__THE PROBLEM__. Please count the lines in the listing below that contain the word "hair", and reply with only that number.

__RAW RECORDS__.
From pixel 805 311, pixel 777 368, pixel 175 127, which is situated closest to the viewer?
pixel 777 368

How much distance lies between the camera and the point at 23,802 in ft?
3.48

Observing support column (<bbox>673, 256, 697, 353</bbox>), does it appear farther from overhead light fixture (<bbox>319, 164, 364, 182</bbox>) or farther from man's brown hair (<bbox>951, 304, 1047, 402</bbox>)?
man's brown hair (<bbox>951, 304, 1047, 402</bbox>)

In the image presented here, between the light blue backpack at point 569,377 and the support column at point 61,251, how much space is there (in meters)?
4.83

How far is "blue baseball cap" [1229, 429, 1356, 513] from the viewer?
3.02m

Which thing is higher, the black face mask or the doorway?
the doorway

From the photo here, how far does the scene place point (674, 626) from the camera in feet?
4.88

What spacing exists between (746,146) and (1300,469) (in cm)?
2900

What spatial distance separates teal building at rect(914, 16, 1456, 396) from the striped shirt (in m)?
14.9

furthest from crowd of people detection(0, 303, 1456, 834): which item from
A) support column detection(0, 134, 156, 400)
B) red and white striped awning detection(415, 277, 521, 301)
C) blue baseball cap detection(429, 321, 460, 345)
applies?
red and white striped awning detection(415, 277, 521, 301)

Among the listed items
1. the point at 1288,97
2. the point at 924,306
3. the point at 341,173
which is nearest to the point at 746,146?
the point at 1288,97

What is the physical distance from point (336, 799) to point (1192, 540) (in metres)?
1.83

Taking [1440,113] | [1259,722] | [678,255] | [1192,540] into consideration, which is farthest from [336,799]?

--

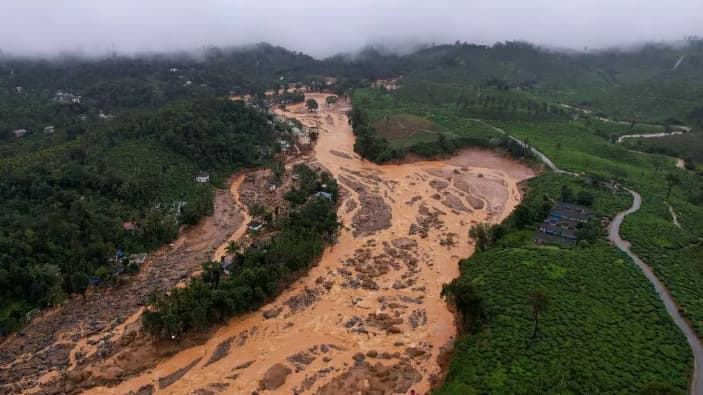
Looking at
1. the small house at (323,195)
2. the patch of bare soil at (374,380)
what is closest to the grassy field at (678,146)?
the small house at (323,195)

__ANSWER__. 2